Selected extract:
=== Section Start ===

Here I used four different prompt styles:

- Prompt 1 = "*Write a title for this AirBnB listing which contains the most important and eye attention characteristics.*"
- Prompt 1 = "*Write a title for this AirBnB listing that is interesting and enticing so that a potential customer will definietly click on it!*"
- Prompt 3 = "*Give me a title for this AirBnB listing!*"
- Prompt 4 = "*What is a good title for this AirBnB listing?*"

the first two are the sames used before. The last two are short and don't provide much information about the requirements for the title. The last one only contains the word "good" but I don't define what good is. Lets take a look:

**Listing 1**

- Title Prompt 0:  "*Perfectly Located En-suite Room with Private Bath, Near Tube Stations, Supermarkets, Restaurants, and Heathrow Airport - Ideal for Convenient Travel and Exploration*"
- Title Prompt 1:  "*Experience Luxury & Convenience: Newly Decorated En-suite Room with Private Bath, 5-Minute Tube Ride to Kings Cross Station, Near Emirate Stadium & Bustling Local Amen*"
- Title Prompt 2:  "*Chic & Convenient AirBnB: En-suite Room with Private Bath, Near Tube Stations & Local Amenities"*
- Title Prompt 3:  "*Chic & Convenient AirBnB: En-suite Luxury with Tube Access, Near Heathrow Airport, and More!*"

The titles seem to already be quite good. I would even say that the titles from the short prompts are also great as they are not very long. However, the first two tiles already contain much information about the location (especially its surroundings).

The second title is so long that the prompt was cut off. The first title is possibly also a bit too long. The second title doesn't contain as many fancy words as when the model was trained.

**Listing 2**

- Title Prompt 0:  "*Top-Floor Double Room in Peaceful West London: Ideal for Daytime Solitude, Evening Socializing, and Convenient Workspace - Free Parking Available*"

=== Section End ===

Dataset content:

=== Section Start ===

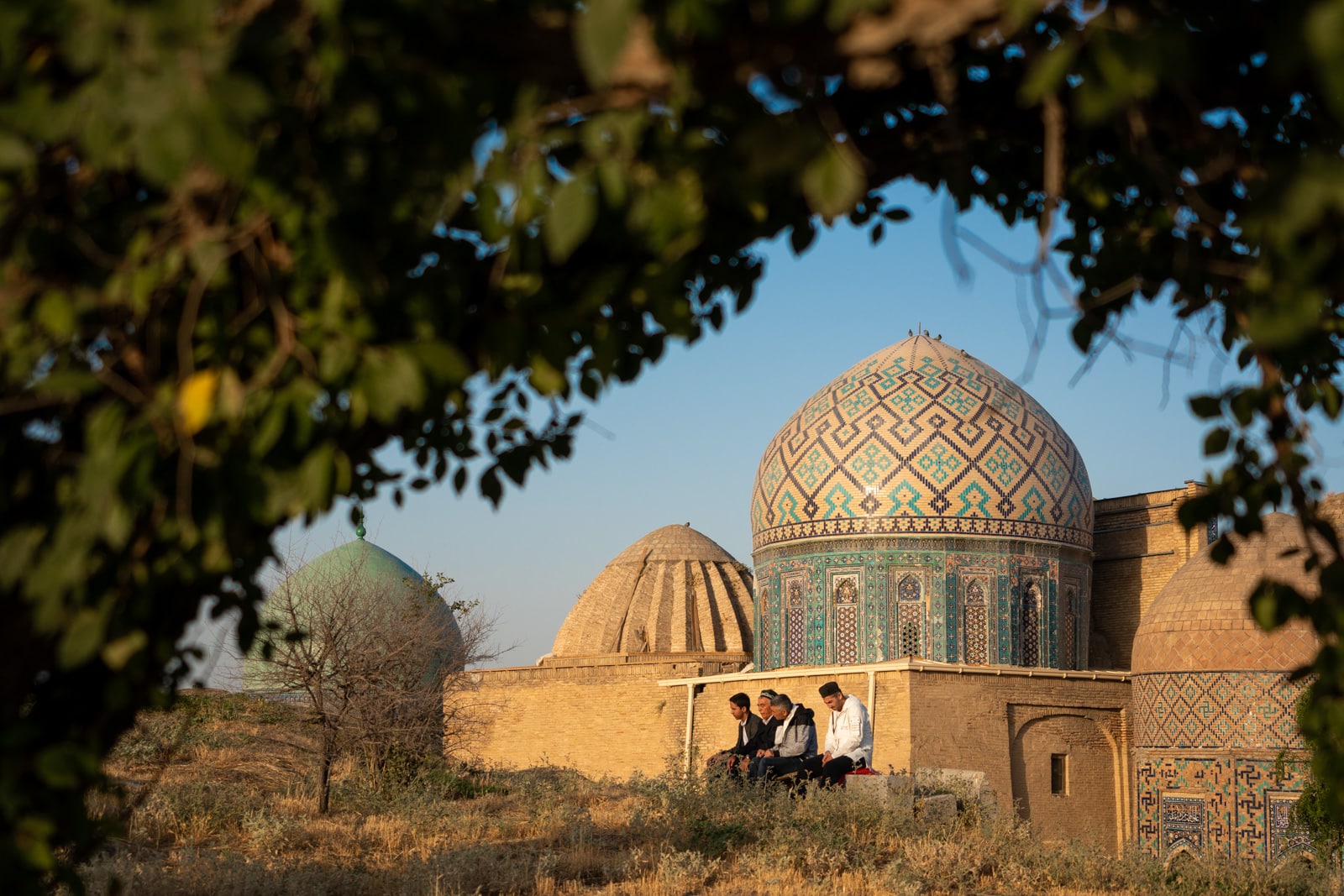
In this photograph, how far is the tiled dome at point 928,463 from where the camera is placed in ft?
62.1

=== Section End ===

Activity: Translate this sentence from the post about AirBnB listing titles into Spanish: "The first title is possibly also a bit too long."

Task solution: El primer título posiblemente también sea un poco demasiado largo.